Sabrina Superviele: Est-ce que vous avez dû travailler pour payer vos études?
Saïd Larifou: Oui. J’étais photographe amateur. Je faisais le tour des églises et puis des Mairies de l’île de la Réunion pour faire des photos des gens qui se mariaient, puis de ceux qui faisaient le baptême de leurs enfants, pour faire des photos, puis vendre des photos pour financer mes études. Mais, je suis aussi chanceux puisque j’étais boursier à la fois de l’État français, puis du Conseil général de la Réunion.
Sabrina Superviele: Et si je vous dis «Très près», vous répondez quoi?
Saïd Larifou: C’est un dentifrice, une publicité, lorsque j’avais 20 ans. Et puis, voilà un sourire. Il fallait faire ça pour financer ses études.
Sabrina Superviele: Vous avez eu donc des propositions pour la publicité, mais vous avez eu également des propositions pour le cinéma.
Saïd Larifou: Oui, effectivement, j’étais sollicité pour jouer le rôle de Lumumba. C’est un grand homme d’État d’Afrique. Mais, bon. On m’avait donné le scénario. Je l’ai étudié pendant deux à trois mois. Je voyais que ça allait me prendre beaucoup, beaucoup de temps, voire même me soustraire de mon activité d’avocat. Et comme j’ai débuté dans la profession d’avocat, je n’étais pas certain de faire une carrière dans le cinéma. J’ai laissé tomber.
Sabrina Superviele: Vous regrettez ce choix ou pas?
Saïd Larifou: Bon, je ne regrette pas puisque je pense que je me plais bien dans tout ce que je fais. Mais, j’ai toujours un regard sur les acteurs.
Sabrina Superviele: On l’a dit: vous êtes né à Diego, vous avez grandi entre Madagascar et les Comores, vous avez étudié à la Réunion. Où vous sentez-vous le mieux?
Saïd Larifou: Dans l’océan Indien, franchement. Le jour où je serais emmené à occuper des fonctions politiques aux Comores, j’ose vous dire que ça sera vraiment difficile de ne pas être en permanence ici, à la Réunion. Mais, c’est un choix que j’ai fait pour m’engager pour les Comores. Mais, la Réunion est une île qui m’est très, très, très attachée puisque j’ai tout gagné ici. Mes enfants, je les ai eux ici. Mes études, je les ai faites ici. Mes premières expériences professionnelles, et puis d’homme politique aussi, je les ai faites ici, puisque le RIDJA est né à la Réunion. Au fait, c’est une île qui m’a tout, tout donné.
Sabrina Superviele: Et une île que vous pourriez quitter finalement pour devenir Président des Comores. Quelle différence, selon vous, entre Mayotte et les Comores?
Saïd Larifou: C’est une différence politique. Mais, tout est lié, culturellement, socialement, mais il y a un différend politique qui fait que, bon, aujourd’hui, Mayotte est détachée politiquement des autres îles de l’Archipel. Mais, il faut aussi croire en la force de conviction politique des hommes qui peuvent surmonter des différends pour construire un destin commun. J’y crois.
Sabrina Superviele: Les Mahorais, qui se sont longtemps battus pour rester Français, pour vous, est-il quelque chose de plus important que le droit du peuple?
Saïd Larifou: C’est la liberté.
Sabrina Superviele: Et cette liberté notamment de choisir à quel territoire on peut appartenir?

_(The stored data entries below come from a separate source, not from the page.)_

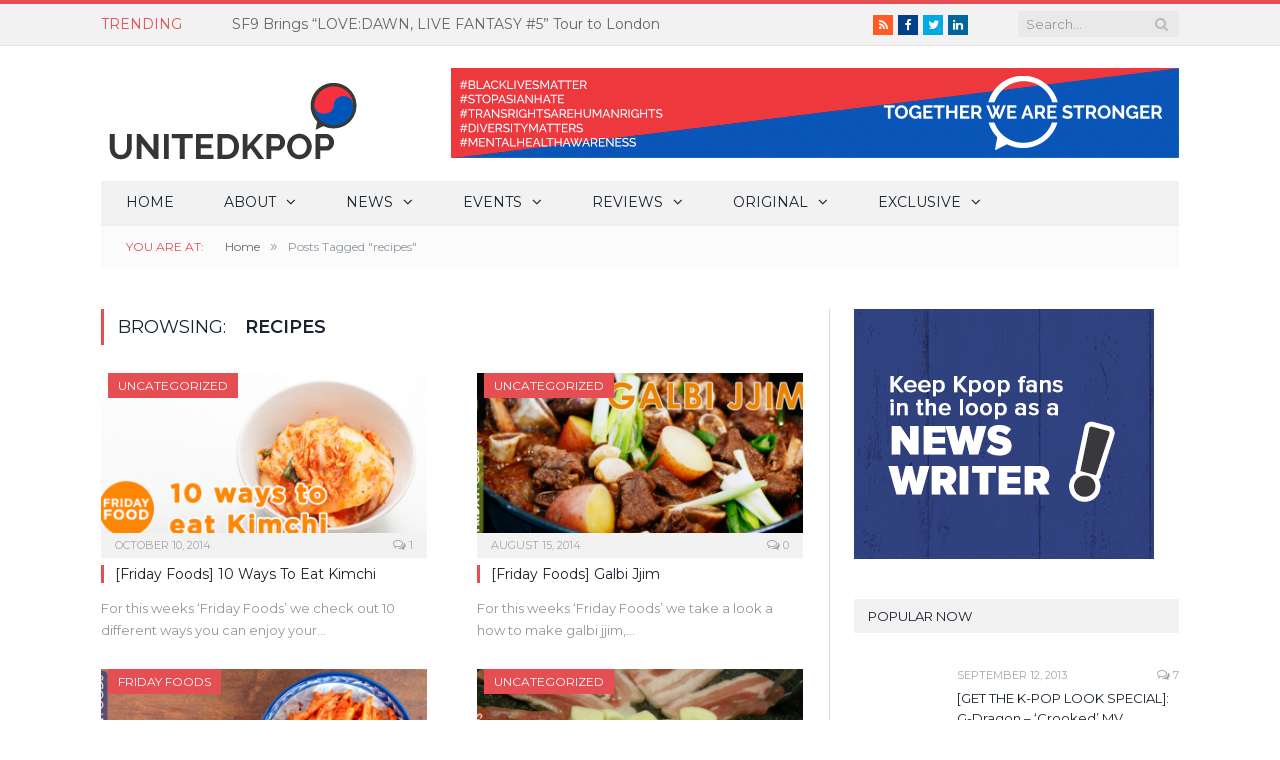

--- FILE ---
content_type: text/html; charset=utf-8
request_url: https://www.google.com/recaptcha/api2/aframe
body_size: 269
content:
<!DOCTYPE HTML><html><head><meta http-equiv="content-type" content="text/html; charset=UTF-8"></head><body><script nonce="S1-u243IXIFVp-9xUvjEVA">/** Anti-fraud and anti-abuse applications only. See google.com/recaptcha */ try{var clients={'sodar':'https://pagead2.googlesyndication.com/pagead/sodar?'};window.addEventListener("message",function(a){try{if(a.source===window.parent){var b=JSON.parse(a.data);var c=clients[b['id']];if(c){var d=document.createElement('img');d.src=c+b['params']+'&rc='+(localStorage.getItem("rc::a")?sessionStorage.getItem("rc::b"):"");window.document.body.appendChild(d);sessionStorage.setItem("rc::e",parseInt(sessionStorage.getItem("rc::e")||0)+1);localStorage.setItem("rc::h",'1764601529120');}}}catch(b){}});window.parent.postMessage("_grecaptcha_ready", "*");}catch(b){}</script></body></html>

--- FILE ---
content_type: text/javascript; charset=utf-8
request_url: https://data.reactandshare.com/api/plugin/lxwj1ghgytt1p19k/?pd=1764601526344&cus=&callback=_mithril_3457947975401681_0
body_size: 24
content:
/**/ typeof _mithril_3457947975401681_0 === 'function' && _mithril_3457947975401681_0({"error":"account disabled"});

Saïd Larifou: Vous savez, les réalités politiques ne sont pas des réalités figées. Elles évoluent en fonction des hommes, de la volonté des hommes. Donc, l’Histoire est construite parce qu’il y a des hommes qui mettent aussi leur volonté pour la construire positivement, et je ne désespère pas de pouvoir, demain, construire un dialogue constructif avec les Mahorais. Moi, personnellement, je nourris cette culture de compromis. Donc, je pense que tout est possible.
Pénible transcription mot à mot par ARM
© lemohelien – Vendredi 7 novembre 2014.